I met Sakiko many years ago when we were both cast in our summer camp’s production of Willy Wonka and the Chocolate Factory (I was Veruca Salt and she was Mrs. Salt – it was meant to be). When we weren’t onstage pretending to be a golden-goose-obsessed spoiled tween and enabling parent respectively, we were swapping book recommendations, fangirling over Star Wars, and becoming fast friends. After several more summers of fun, we returned to camp as counselors-in-training. Only, that year, I received some sad news: this would be Sakiko’s last summer in the United States; she and her family were moving to Japan.
Although I was disappointed to hear that my friend would be living so far away, I was determined to maintain our connection. My grandfather had always told me stories about Cynthia, a woman living in England with whom he became friends and stayed in touch for many years via snail mail. I wondered if I might learn from my grandpa’s experience and add a modern technological twist. So, Sakiko gave me her email address and we agreed to be email pals since international snail mail, texts, and calls can be expensive. Now, as of 2021, we have been writing back and forth to one another for five years. We’ve cheered each other on from afar as we each started high school, simultaneously went through a Hamilton craze, shared tips for AP classes, and celebrated when we each got into college. And I consider her to be a close friend despite the distance.
Beyond sharing life experiences and making musical playlists for one another, one of the most fruitful aspects of my friendship with Sakiko has been the chance to learn more about a country other than my own. As someone who has lived in both the United States and Japan, Sakiko can insightfully compare the two nations; she has taught me much about Japanese culture, explaining her family’s New Year’s traditions, Japanese society’s enhanced regard for the elderly, and the differences between the U.S. and Japanese transportation systems. When COVID-19 hit, Sakiko and I were able to note contrasts between our countries’ responses, and discuss the ways in which the role and effectiveness of our governments differed.

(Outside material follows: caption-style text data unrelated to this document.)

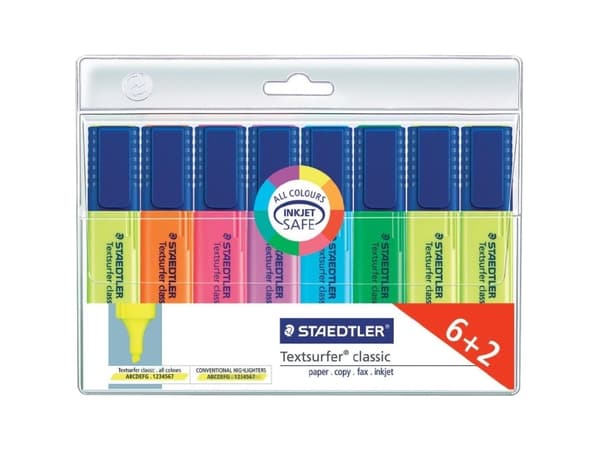 Markeringspennor Staedtler Textsurfer Classic 364 ass. färger (8 st.)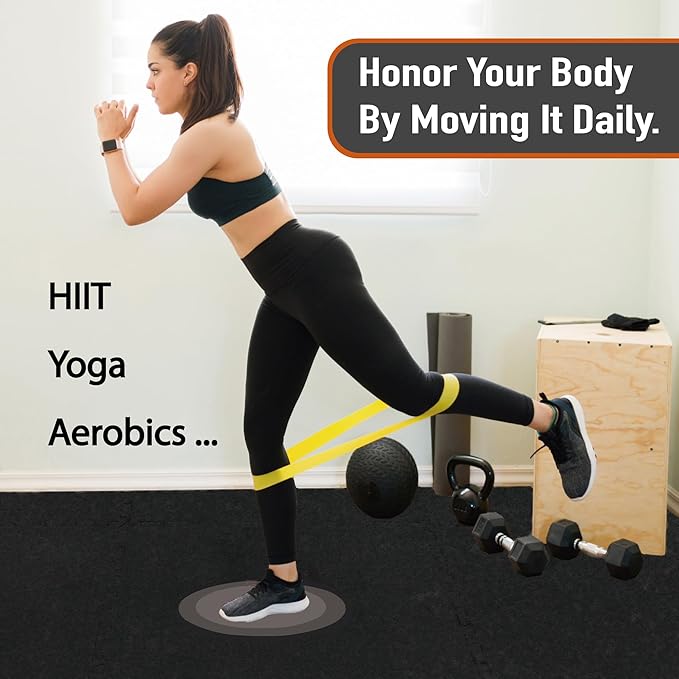 0.56in Thick 24 Sq Ft Exercise Equipment Mats 6 Tiles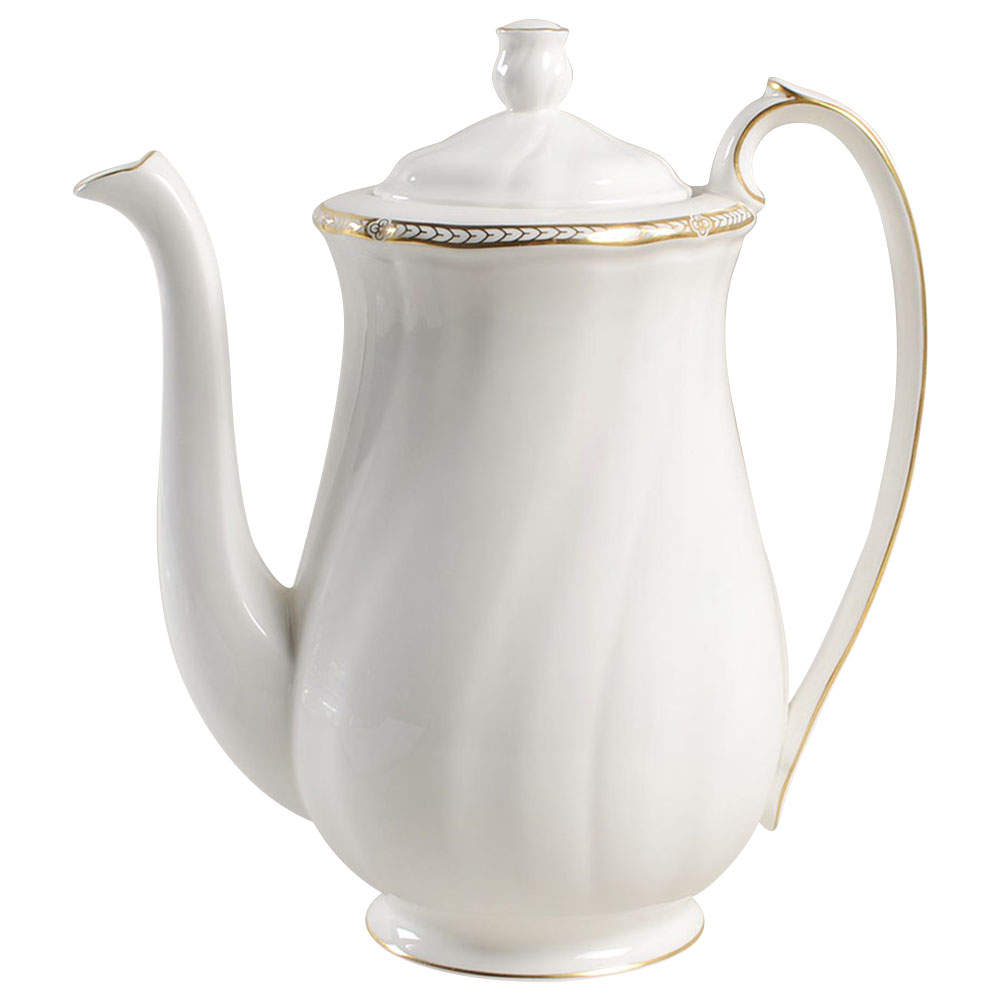 Crown Gold (England) Coffee Pot & Lid by Wedgwood-1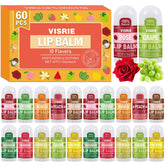Visrie mini lip balms assortment for on the go hydration and flavor variety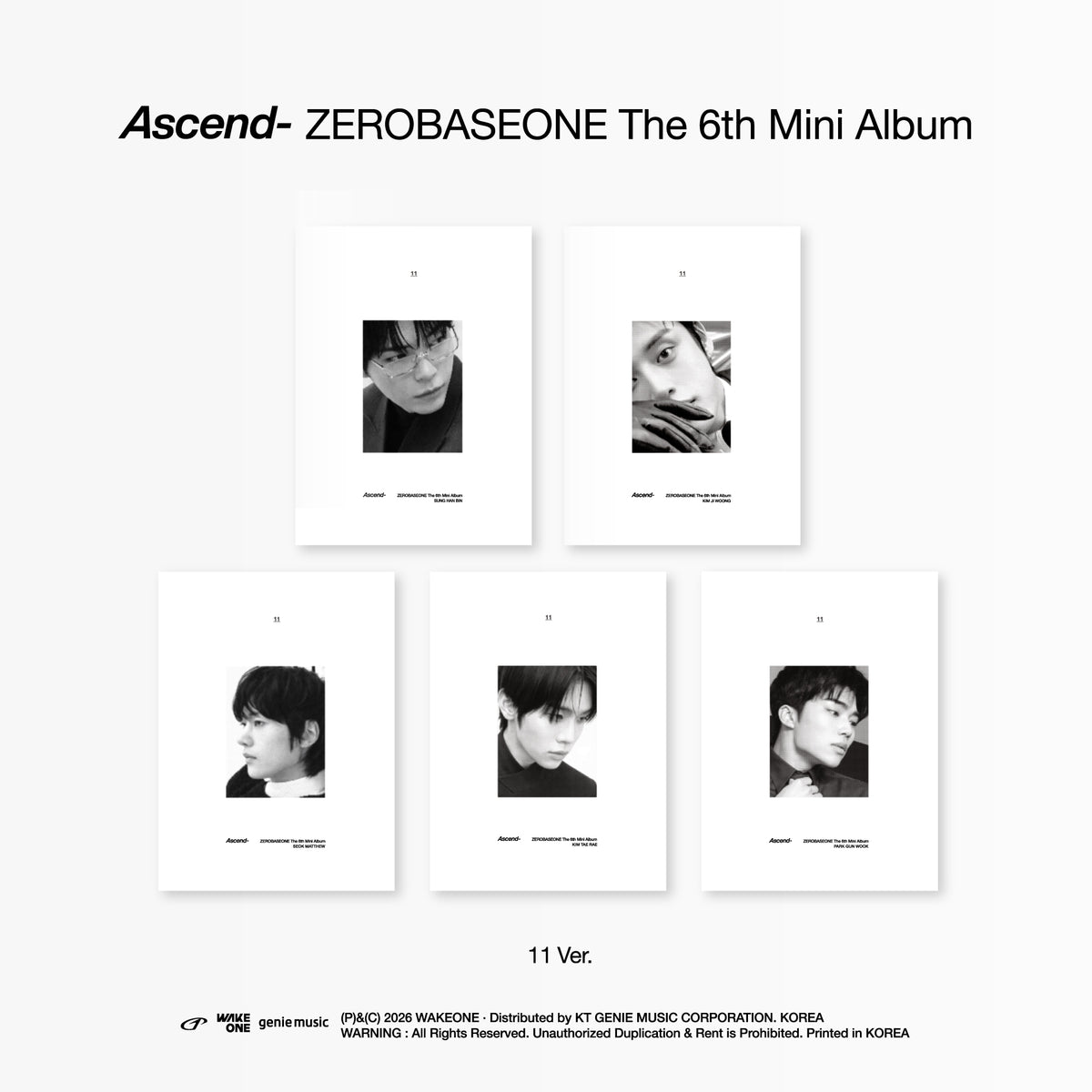 ZEROBASEONE - Ascend- (11 Ver.)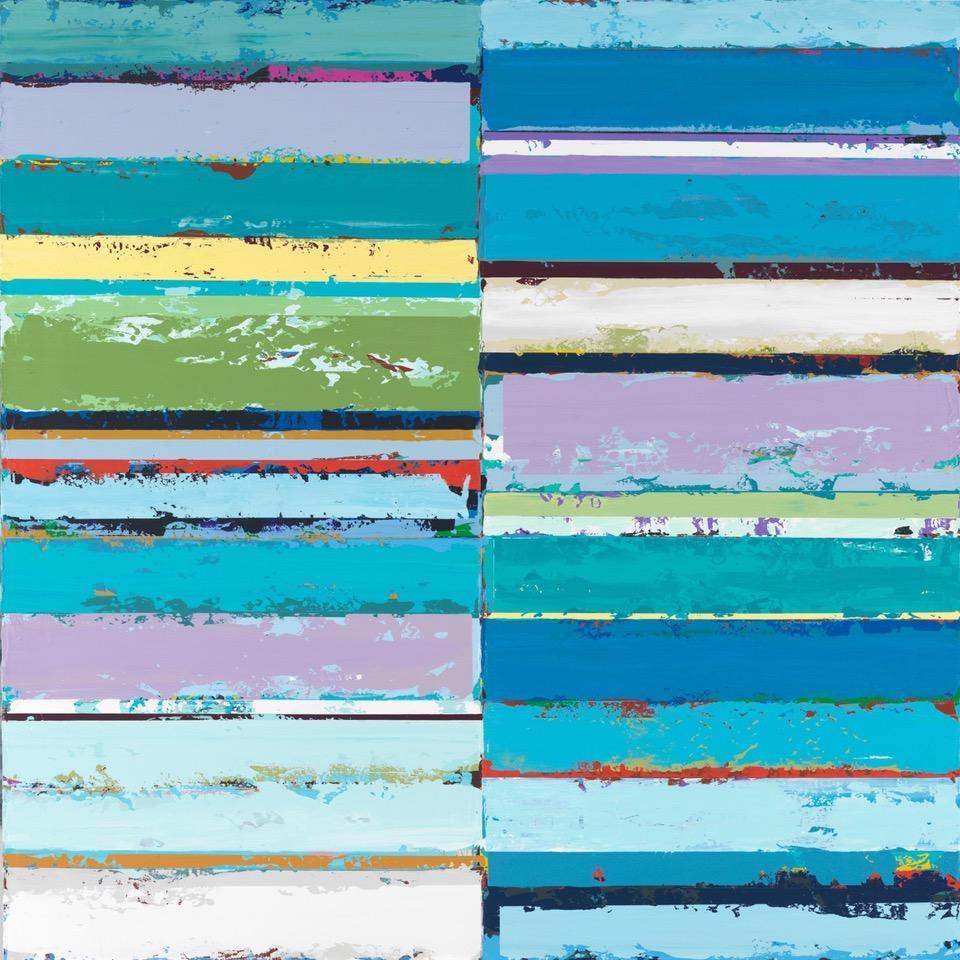 Adam Collier Noel Abstract Painting – Aus der Quelle II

Since meeting Sakiko, I’ve had the privilege to get to know a handful of other people who live outside of the U.S. In every instance, my perspective has been broadened, my opinions challenged, and my interest in travel and exploration increased. Being able to take concepts and social trends I find fascinating such as gender roles, popular culture, and cuisine and juxtapose them across international lines is not only fascinating, but essential to becoming a more informed and worldly individual.
If you ever get the chance to travel or to connect with someone who has lived elsewhere, I wholeheartedly encourage you to maintain that relationship and learn all you can from that person; you never know how your worldview might be changed.